Kyle:Wouldn't that just be making things worse? If it did make any difference in the world, like, can I actually even influence God? Because according to that traditionalist view I mentioned, god is what's called impassable. Now we talked to Tom Ward, who denies this, but that's the classical view, which means God can't really be affected by anything external to God. So a lot of people think God is timeless, so literally can't change, right?
Randy:Well, and if we can change God, if God waits for us to change things because we ask for it, then there's a whole bunch of people who, I hope, never pray right.
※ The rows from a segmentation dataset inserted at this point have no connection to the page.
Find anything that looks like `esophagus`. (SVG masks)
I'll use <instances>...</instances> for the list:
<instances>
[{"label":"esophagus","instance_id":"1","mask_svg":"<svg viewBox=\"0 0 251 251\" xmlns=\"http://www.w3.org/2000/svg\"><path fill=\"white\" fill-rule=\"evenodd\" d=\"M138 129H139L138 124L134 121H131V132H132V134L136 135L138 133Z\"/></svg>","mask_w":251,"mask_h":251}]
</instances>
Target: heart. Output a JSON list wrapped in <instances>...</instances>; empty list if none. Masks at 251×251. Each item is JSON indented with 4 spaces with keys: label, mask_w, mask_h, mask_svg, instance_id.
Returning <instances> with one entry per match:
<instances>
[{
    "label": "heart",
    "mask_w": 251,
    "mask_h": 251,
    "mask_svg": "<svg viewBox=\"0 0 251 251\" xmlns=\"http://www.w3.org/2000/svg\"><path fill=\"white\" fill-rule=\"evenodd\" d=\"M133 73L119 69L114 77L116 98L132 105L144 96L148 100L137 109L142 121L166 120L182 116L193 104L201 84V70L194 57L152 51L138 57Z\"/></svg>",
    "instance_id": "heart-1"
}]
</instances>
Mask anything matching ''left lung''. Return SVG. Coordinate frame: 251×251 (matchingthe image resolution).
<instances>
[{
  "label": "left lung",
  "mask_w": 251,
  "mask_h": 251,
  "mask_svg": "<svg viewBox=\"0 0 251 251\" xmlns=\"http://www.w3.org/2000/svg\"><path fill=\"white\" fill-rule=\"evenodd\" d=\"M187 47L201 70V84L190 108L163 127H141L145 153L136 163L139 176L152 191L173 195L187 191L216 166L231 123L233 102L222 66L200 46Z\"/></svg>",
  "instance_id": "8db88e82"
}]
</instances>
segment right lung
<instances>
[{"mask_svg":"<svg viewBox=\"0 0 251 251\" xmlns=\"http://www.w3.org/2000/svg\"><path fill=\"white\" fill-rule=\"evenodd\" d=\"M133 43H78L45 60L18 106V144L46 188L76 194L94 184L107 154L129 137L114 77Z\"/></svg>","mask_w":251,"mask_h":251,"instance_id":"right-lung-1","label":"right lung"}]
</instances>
It's really problematic if they ask.
Kyle:God to change things.
Kyle:But you have to think like, ask god's already taken all this into account, anything I can think of god has already thought of before he ever made the world and has decided you know, I'm gonna do it this way. Um, so it's just odd, and this is why aquinas thought you know prayers for us mostly, it makes sense. Um, so yeah, if I can't like affect anything by praying except me, why do it? What is the point? There must be something else going on and of course, all those thinkers had answers to that. Why do it? It might have lots of important social effects, for example. But, yeah, lots of puzzles. Another one comes from God's moral perfection. If God is morally perfect, he's already doing what's best. Same kind of idea, right?
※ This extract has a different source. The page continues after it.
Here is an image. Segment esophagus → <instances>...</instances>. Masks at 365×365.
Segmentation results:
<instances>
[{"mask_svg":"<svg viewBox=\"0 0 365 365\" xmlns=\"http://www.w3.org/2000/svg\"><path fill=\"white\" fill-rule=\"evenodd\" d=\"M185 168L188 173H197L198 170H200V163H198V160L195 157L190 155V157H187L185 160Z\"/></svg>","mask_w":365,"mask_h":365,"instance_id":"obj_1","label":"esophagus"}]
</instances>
Kyle:or if god like from the epistemological side, if god already knows everything's gonna happen, then it's settled yeah, it's gonna happen like he knew that I was gonna part of what he knows is that I was gonna pray that and he's gonna say yes or no so yeah, it just seems kind of kind of pointless to for stuff.
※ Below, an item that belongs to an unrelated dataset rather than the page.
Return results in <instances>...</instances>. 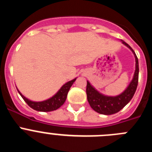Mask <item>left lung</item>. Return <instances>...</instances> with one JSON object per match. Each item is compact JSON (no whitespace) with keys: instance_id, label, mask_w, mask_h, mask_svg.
Returning a JSON list of instances; mask_svg holds the SVG:
<instances>
[{"instance_id":"obj_1","label":"left lung","mask_w":152,"mask_h":152,"mask_svg":"<svg viewBox=\"0 0 152 152\" xmlns=\"http://www.w3.org/2000/svg\"><path fill=\"white\" fill-rule=\"evenodd\" d=\"M123 44L132 52L135 58V71L133 78L126 90L122 94L115 96H106L96 91L89 81H87V97L91 108L98 113L103 115H112L120 111L133 97L136 91L139 80V60L133 49L128 44L123 41Z\"/></svg>"}]
</instances>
Kyle:So that's a big chunk of what prayer is. Yeah, so part of what made me an open theist go back to Greg Boyd again is there's a little wedge in there for prayer to kind of make some sense Because, like, the future is unsettled and so God might be actively deciding what to do, how to respond to stuff, and my requests might be part of it and also helps you avoid weird paradoxes, like if you have that other view, then it makes sense to pray for stuff.
Randy:That's happened already in the past, because if God is, timeless and he's seen the whole thing.
Kyle:Then God saw your prayer and that might have been part of why God decided to do that thing 400 years ago.
Randy:Agreed. No, that helps those realities, but at the same time it unlocks a whole other set of issues right Around, like well then, why don't I see prayer?
Kyle:affecting things and changing things. Yeah, and that's what. We should probably talk about that at some point in this conversation. But that's why I think I have such a hard time with it now is I have a real hard time getting past that, um, a discrepancy. People experience different things in the world and prayer doesn't seem to the kind of God who would answer some prayers and not others.
Randy:That creates a real problem for me yeah, and let's just acknowledge the reality that there's probably some people who have these profound, life-changing experiences and stories of prayer where their kid or their spouse or themselves got healed dramatically against all odds and the doctors have no idea what happened. And we believe it's prayer, praise the Lord, I'm legitimately rejoicing with you. And then there's probably countless more people who are listening who lost their kid, lost their spouse, the divorce happened anyway, whatever it is, and it shattered their idea of prayer, and not only shattered their idea of prayer, but shattered their idea of the goodness of God and whether we can lean into in faith on this divine reality. So what we're talking about is really personal and potentially fragile for for us, depending on our experiences, so okay.
Kyle:So I'll be honest with you. I feel like all those philosophical things I just went through kind of pointless in a way, like they're fun philosophical puzzles, but and it's real.
Kyle:We've all had those questions we have, yes, and I don't think they're, um, you know, without value, but they don't touch me where I'm at. I don't know about you guys. Um, I'm more interested in, less interested in the question of are my prayers accomplishing anything in the world these days? I used to really care about that, but these days I'm more interested in, um, what else might be happening in the space where prayer happens between me and god and other people in the world okay, okay and, and in particular, um what does prayer add?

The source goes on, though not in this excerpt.